Dataset:
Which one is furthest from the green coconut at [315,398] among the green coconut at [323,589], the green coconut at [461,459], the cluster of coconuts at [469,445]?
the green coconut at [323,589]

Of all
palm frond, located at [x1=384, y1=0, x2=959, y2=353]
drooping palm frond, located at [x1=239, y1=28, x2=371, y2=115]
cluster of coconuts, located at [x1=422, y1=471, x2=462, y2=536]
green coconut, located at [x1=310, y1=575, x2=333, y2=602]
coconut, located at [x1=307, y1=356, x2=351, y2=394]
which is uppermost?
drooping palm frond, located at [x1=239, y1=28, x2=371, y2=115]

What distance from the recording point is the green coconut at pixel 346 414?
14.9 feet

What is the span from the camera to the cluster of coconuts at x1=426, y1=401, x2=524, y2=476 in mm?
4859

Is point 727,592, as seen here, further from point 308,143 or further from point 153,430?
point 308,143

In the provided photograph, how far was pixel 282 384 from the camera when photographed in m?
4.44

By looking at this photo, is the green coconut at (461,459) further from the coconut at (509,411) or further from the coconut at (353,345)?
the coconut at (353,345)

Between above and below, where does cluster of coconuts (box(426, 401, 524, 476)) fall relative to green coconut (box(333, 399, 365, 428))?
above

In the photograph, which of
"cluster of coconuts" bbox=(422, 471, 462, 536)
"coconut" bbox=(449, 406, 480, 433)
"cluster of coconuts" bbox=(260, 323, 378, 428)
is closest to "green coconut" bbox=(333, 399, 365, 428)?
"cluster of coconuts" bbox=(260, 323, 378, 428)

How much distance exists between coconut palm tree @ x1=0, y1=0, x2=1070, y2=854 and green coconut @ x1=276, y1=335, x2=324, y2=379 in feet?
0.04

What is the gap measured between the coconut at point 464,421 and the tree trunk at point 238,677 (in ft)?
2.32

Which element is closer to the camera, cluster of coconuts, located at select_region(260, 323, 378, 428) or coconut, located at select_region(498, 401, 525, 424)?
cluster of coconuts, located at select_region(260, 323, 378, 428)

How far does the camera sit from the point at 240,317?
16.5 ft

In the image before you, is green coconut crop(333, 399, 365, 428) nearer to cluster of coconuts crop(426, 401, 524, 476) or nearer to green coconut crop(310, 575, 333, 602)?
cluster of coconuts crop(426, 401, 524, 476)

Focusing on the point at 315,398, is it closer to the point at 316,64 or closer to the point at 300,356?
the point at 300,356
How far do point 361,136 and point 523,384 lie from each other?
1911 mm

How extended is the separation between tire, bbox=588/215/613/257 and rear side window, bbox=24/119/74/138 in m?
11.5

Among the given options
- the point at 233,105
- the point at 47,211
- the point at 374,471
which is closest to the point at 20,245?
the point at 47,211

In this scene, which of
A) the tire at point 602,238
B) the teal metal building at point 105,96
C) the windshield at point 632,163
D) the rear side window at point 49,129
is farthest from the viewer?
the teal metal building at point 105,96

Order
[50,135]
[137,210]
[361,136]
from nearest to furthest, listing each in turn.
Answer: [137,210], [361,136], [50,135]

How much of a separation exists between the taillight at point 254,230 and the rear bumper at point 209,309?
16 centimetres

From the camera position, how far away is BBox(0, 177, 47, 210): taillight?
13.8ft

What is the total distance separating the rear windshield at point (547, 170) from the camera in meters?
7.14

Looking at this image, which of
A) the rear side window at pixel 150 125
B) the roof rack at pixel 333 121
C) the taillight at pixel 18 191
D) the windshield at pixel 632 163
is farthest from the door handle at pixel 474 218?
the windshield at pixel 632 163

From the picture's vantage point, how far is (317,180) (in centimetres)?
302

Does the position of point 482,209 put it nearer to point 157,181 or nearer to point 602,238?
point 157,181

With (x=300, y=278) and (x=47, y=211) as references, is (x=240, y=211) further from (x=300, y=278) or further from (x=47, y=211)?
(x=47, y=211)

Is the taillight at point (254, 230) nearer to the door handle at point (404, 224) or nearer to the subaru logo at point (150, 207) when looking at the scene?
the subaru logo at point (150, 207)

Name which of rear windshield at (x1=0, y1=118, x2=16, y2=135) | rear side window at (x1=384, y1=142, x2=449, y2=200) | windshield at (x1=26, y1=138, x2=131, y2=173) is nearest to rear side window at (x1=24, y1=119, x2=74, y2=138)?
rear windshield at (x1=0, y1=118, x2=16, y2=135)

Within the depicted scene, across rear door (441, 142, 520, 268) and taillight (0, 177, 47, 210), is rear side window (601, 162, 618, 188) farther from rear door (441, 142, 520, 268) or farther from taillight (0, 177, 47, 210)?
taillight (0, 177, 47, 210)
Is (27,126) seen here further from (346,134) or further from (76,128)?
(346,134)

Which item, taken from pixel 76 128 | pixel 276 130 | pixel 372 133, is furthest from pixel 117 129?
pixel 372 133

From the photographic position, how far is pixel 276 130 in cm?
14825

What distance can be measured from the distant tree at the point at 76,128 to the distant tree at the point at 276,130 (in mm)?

Stated problem: Copy every row above word for word, keeping the same line breaks and punctuation.

Expected answer:
Which one is furthest from the green coconut at [315,398] among the green coconut at [323,589], the green coconut at [461,459], the cluster of coconuts at [469,445]?
the green coconut at [323,589]

Of all
palm frond, located at [x1=384, y1=0, x2=959, y2=353]
drooping palm frond, located at [x1=239, y1=28, x2=371, y2=115]
cluster of coconuts, located at [x1=422, y1=471, x2=462, y2=536]
green coconut, located at [x1=310, y1=575, x2=333, y2=602]
coconut, located at [x1=307, y1=356, x2=351, y2=394]
which is uppermost?
drooping palm frond, located at [x1=239, y1=28, x2=371, y2=115]

What distance from the recording point is the green coconut at pixel 346 414?
14.9 feet

What is the span from the camera to the cluster of coconuts at x1=426, y1=401, x2=524, y2=476 in mm?
4859

Is point 727,592, as seen here, further from point 308,143 or further from point 153,430?
point 308,143

In the provided photograph, how far was pixel 282 384 from the camera when photographed in m?
4.44

By looking at this photo, is the green coconut at (461,459) further from the coconut at (509,411) or further from the coconut at (353,345)?
the coconut at (353,345)

Between above and below, where does cluster of coconuts (box(426, 401, 524, 476)) fall relative to green coconut (box(333, 399, 365, 428))?
above

In the photograph, which of
"cluster of coconuts" bbox=(422, 471, 462, 536)
"coconut" bbox=(449, 406, 480, 433)
"cluster of coconuts" bbox=(260, 323, 378, 428)
is closest to "green coconut" bbox=(333, 399, 365, 428)?
"cluster of coconuts" bbox=(260, 323, 378, 428)

How much distance exists between coconut palm tree @ x1=0, y1=0, x2=1070, y2=854 and green coconut @ x1=276, y1=335, x2=324, y2=379 in feet?
0.04

What is the gap measured between the coconut at point 464,421 and the tree trunk at point 238,677 (in ft)?
2.32

Which element is closer to the camera, cluster of coconuts, located at select_region(260, 323, 378, 428) or coconut, located at select_region(498, 401, 525, 424)?
cluster of coconuts, located at select_region(260, 323, 378, 428)

How far does the camera sit from the point at 240,317?
16.5 ft

In the image before you, is green coconut crop(333, 399, 365, 428) nearer to cluster of coconuts crop(426, 401, 524, 476) or nearer to green coconut crop(310, 575, 333, 602)?
cluster of coconuts crop(426, 401, 524, 476)

Focusing on the point at 315,398, is it closer to the point at 316,64 or closer to the point at 300,356?
the point at 300,356
How far do point 361,136 and point 523,384 lie from each other?
1911 mm

How extended is the separation between tire, bbox=588/215/613/257 and rear side window, bbox=24/119/74/138 in m?
11.5

Among the given options
- the point at 233,105
- the point at 47,211
- the point at 374,471
which is closest to the point at 20,245?
the point at 47,211

In this scene, which of
A) the tire at point 602,238
B) the teal metal building at point 105,96
C) the windshield at point 632,163
D) the rear side window at point 49,129
is farthest from the viewer?
the teal metal building at point 105,96

Order
[50,135]
[137,210]
[361,136]
from nearest to furthest, listing each in turn.
Answer: [137,210], [361,136], [50,135]

How much of a separation exists between the taillight at point 254,230 and the rear bumper at point 209,309?
16 centimetres

From the camera position, how far away is BBox(0, 177, 47, 210): taillight?
13.8ft

What is the total distance separating the rear windshield at point (547, 170) from the camera in meters?
7.14

Looking at this image, which of
A) the rear side window at pixel 150 125
B) the roof rack at pixel 333 121
C) the taillight at pixel 18 191
D) the windshield at pixel 632 163
is farthest from the door handle at pixel 474 218?
the windshield at pixel 632 163

From the picture's vantage point, how far is (317,180) (in centimetres)?
302

Does the position of point 482,209 put it nearer to point 157,181 or nearer to point 602,238?
point 157,181

With (x=300, y=278) and (x=47, y=211) as references, is (x=240, y=211) further from (x=300, y=278) or further from (x=47, y=211)?
(x=47, y=211)

Is the taillight at point (254, 230) nearer to the door handle at point (404, 224) or nearer to the subaru logo at point (150, 207) when looking at the scene?
the subaru logo at point (150, 207)

Name which of rear windshield at (x1=0, y1=118, x2=16, y2=135) | rear side window at (x1=384, y1=142, x2=449, y2=200) | windshield at (x1=26, y1=138, x2=131, y2=173) is nearest to rear side window at (x1=24, y1=119, x2=74, y2=138)?
rear windshield at (x1=0, y1=118, x2=16, y2=135)

Within the depicted scene, across rear door (441, 142, 520, 268) and taillight (0, 177, 47, 210), is rear side window (601, 162, 618, 188) farther from rear door (441, 142, 520, 268) or farther from taillight (0, 177, 47, 210)?
taillight (0, 177, 47, 210)
Is (27,126) seen here further from (346,134) or further from (76,128)?
(346,134)

Which item, taken from pixel 76 128 | pixel 276 130 | pixel 372 133, is furthest from pixel 117 129?
pixel 372 133

From the photographic position, how far is pixel 276 130 in cm?
14825

What distance can be measured from the distant tree at the point at 76,128 to the distant tree at the point at 276,130 (in mm)?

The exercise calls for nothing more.